コロナ禍が明けて各地で多くのイベントが開催されるようになり、イベント業界にも活気が戻ってきました。そのような状況の中で、イベントを企画運営するイベントプランナーの仕事に興味を示す人も多いのではないでしょうか。
本記事では、イベントプランナーに転職を考えている人のために、持っていると有利になる資格や、向いている人の特徴などを解説しています。転職活動の参考として、理想の自分になれる一助になれば幸いです。
目次
イベントプランナーの仕事内容
イベントを実現するためには、イベント開催まで企画からいくつもの行程を経る必要があります。ここでは、イベントプランナーの実際の仕事内容について解説します。これからイベントプランナーへの転職を考えるための、参考にしてみてください。
イベントの企画
イベントの開催目的を理解し、市場調査や分析をした上で効果的なイベントプランを立案します。集客できそうなイベントの立案は、イベントプランナーの腕の見せどころです。自社開催の場合もあれば、クライアントから依頼されて開催する場合もあります。
クライアントから依頼されたイベントの場合は、クライアントにプランをプレゼンし、相談を重ね、修正を行いながら内容を固めていきます。スポンサーや協賛者を募り、イベント開催のための資金を集めるのもイベントプランナーの大事な仕事です。
準備と制作
イベントの企画が固まり実施が確定したら、実施概要書を作成します。イベントの目的やターゲットを明確にし、どのような会場を使うか、内容や演出はどうするかなどをまとめておくことで、各部署のスタッフが周知しやすくなるのがメリットです。
次に、開催までのスケジュールを作成します。どのように準備を進めていくか、目安となるスケジュールを決めて作業の担当者も振り分けておくと、役割が明確になり進行がスムーズになるでしょう。
会場を押さえたり、協力会社やスタッフを募集したりすることもイベントプランナーの仕事です。スケジュールを元にイベントの準備(イベントのプログラムやコンテンツ作成など)を進めながら、集客を目的とした告知方法を検討します。予算がかけられない場合でも、近年ではSNSなどを使って、広く告知することが可能となりました。
運営
イベント当日は、トラブルなくスムーズなイベント運営ができるよう、責任者として全体を取り仕切ります。音響、照明などを手がける各分野の職人やスタッフをまとめる手腕と、予想外の事態にも対応できる柔軟な判断力や対応力も必要になります。
イベントプランナーの平均年収
イベントプランナーの給与や年収は、所属する会社の規模や、どのような会社に所属するかで大きく変動します。一般的には、大手企業の方が中小企業よりも年収は高く、また、学歴も中卒よりは大卒の方が年収が高くなる傾向です。

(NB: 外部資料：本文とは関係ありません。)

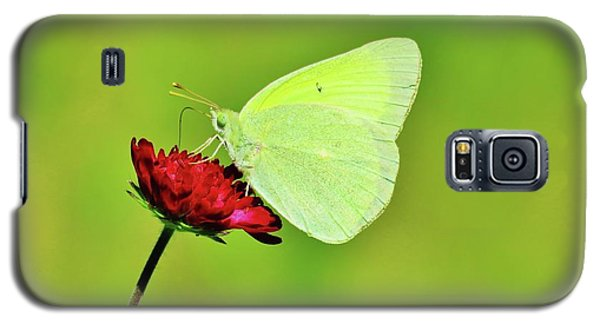 Sulphur Butterfly On Knautia Galaxy S5 Case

以下、厚生労働省の調査データを元にして、会社の規模別に年収をまとめました。すべて性別、年齢、学歴の平均値です。ただし、広告業としてのデータなので、イベントプランナー以外の職種のデータも含まれます。
社員数10〜99人の会社 | |
平均給与 | 44万9300円 |
年収 | 645万9400円 |
平均年齢 | 38.8歳 |
勤続年数 | 9.5年 |
所定内実労働時間数 | 169時間 |
社員数100〜999人の会社 | |
平均給与 | 42万1700円 |
年収 | 591万2200円 |
平均年齢 | 38.9歳 |
勤続年数 | 8.8年 |
所定内実労働時間数 | 168時間 |
社員数1000人以上の会社 | |
平均給与 | 66万3200円 |
年収 | 1086万1200円 |
平均年齢 | 39.4歳 |
勤続年数 | 12.9年 |
所定内日労働時間数 | 171時間 |
*年収の計算方法 きまって支給する現金給与額×12+年間賞与その他特別給与額
イベントプランナーに求められる資質とは
イベントプランナーは、イベント全体を企画運営する役割を担います。そのため、イベントプランナーとして求められる資質が必要で、向き不向きがある職業です。

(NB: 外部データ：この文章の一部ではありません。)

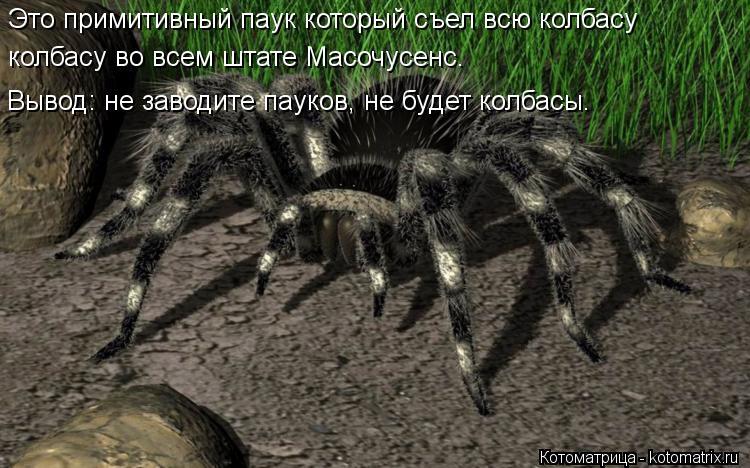 Котоматрица: Это примитивный паук который съел всю колбасу  Это примитивный паук который съел всю колбасу  колбасу во всем штате Масочусенс. колбасу во
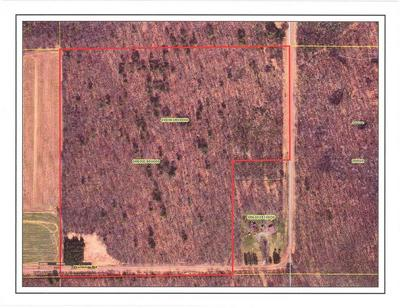 35 ACRES FLAMBEAU ROAD, Tony, WI 54563 - Photo 2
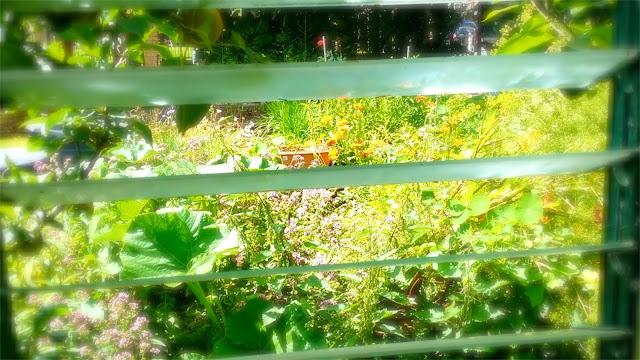 walworth garden farm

自分の性格や仕事に何を求めるかなどの自己分析をして、イベントプランナーが自分に合った職業かどうかを見極めましょう。
豊かな発想力
イベントに訪れる人々が、今までにない衝撃や感動を受けるような新しいアイディアを生み出せる能力は、イベントプランナーにとって大切な資質のひとつです。常に発想力を鍛えるために、自身の情報に対する感度も高めておく必要があります。
自らさまざまなイベントに参加したり、人の集まる場所で流行を把握したりするなどの行動力も不可欠といえます。
旺盛な好奇心
どのようなことに人々が興味を示しているか、世の中の動向を知ることで広い分野に精通する知識を得て、アイディアの元にすることがあります。自身の興味関心の枠を超えて情報収集できる旺盛な好奇心は、イベントプランナーになくてはならない資質でしょう。
調査・分析力
イベントの企画にあたり、イベント開催の目的を十分に理解し、クライアントの意向を汲み取り、イベントで伝えるべきポイントを導き出さなければなりません。たとえば、どの年代層に向けてどのように訴求するのが効果的かなど、市場を調査し分析できる能力が必要になります。

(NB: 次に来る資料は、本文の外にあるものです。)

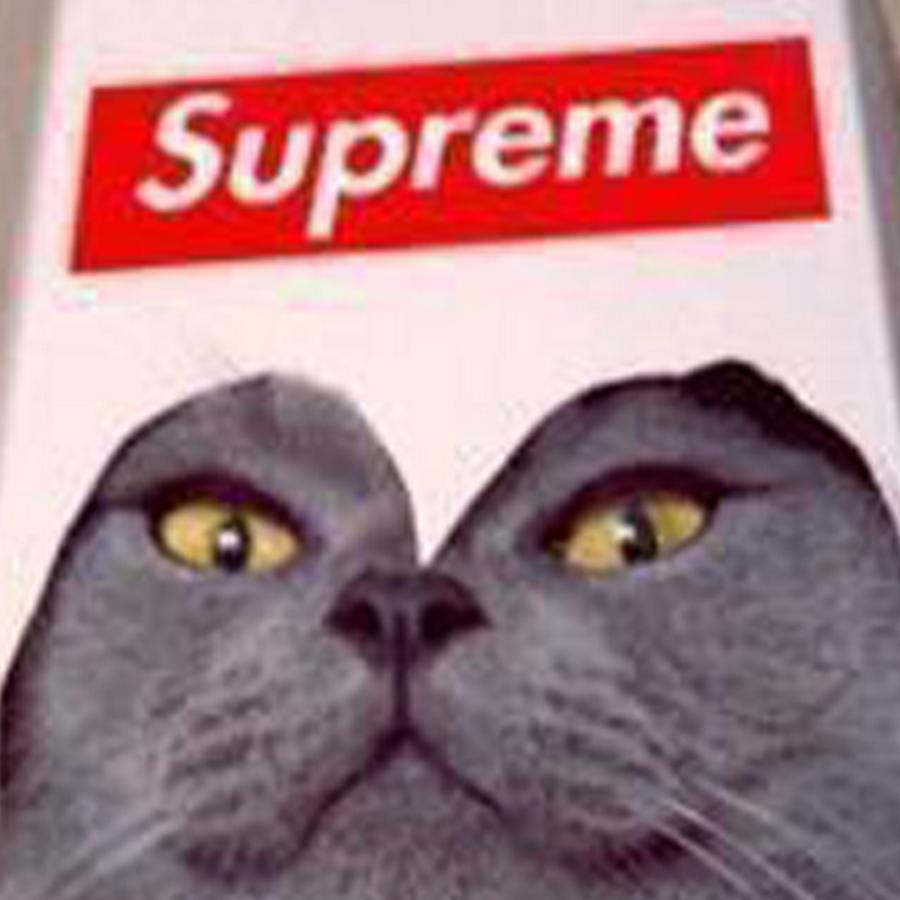 Supreme Cat Show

この能力を鍛えるためには、何事もわからないまま流さずに、自分の頭で考える習慣を身につけることが重要です。
コミュニケーション能力
イベントでは、各分野の職人や多くのスタッフをまとめて、いくつものタスクを同時に進められる管理能力と、多くの人を動かすリーダーシップが求められます。そのためには、基本となるコミュニケーション能力の高さが必要です。
国際化が進んでいる現代では、ビジネスシーンでも通用するレベルの英語力があれば、さらに活躍の幅は広がるでしょう。
イベントプランナーになるには
イベントプランナーは現場での経験が多ければ多いほど即戦力として重宝されるため、アルバイトや契約社員から仕事を始めて経験を積む人が多いようです。仕事を続けていく上で次第に評価され、正社員に登用されるケースもあります。
徐々に仕事の幅を広げて、イベントの企画から運営までを任されるようになれば、一人前として転職でのキャリアアップも可能になっていきます。実力をつけて人脈が広がれば、フリーランスのみではなく独立開業してからも活躍できるでしょう。
イベントプランナーの働き方
イベントプランナーは、主に広告代理店やイベント企画会社に所属して働く人が多くいますが、活躍できる場所はそれだけに限らず多岐に及んでいます。たとえば、テーマパークやブライダル業界、イベントを行う施設などもイベントプランナーの就職先です。
イベントといっても種類は多くあるため、就職をする際にはどのジャンルのイベントを企画運営する会社なのか調べる必要があります。会社によっては、イベント開催時に休日出勤があったり、準備で忙しい場合は残業が多くなったりもするので、雇用形態も自分の希望に合っているのか検討しましょう。
イベントプランナーへの転職に有利な資格
イベントプランナーになるために必要な学歴や必須資格はありませんが、転職をする際に有利になる資格はあります。資格取得は、イベントに関する基礎的な知識を習得していることを客観的に証明できることがメリットです。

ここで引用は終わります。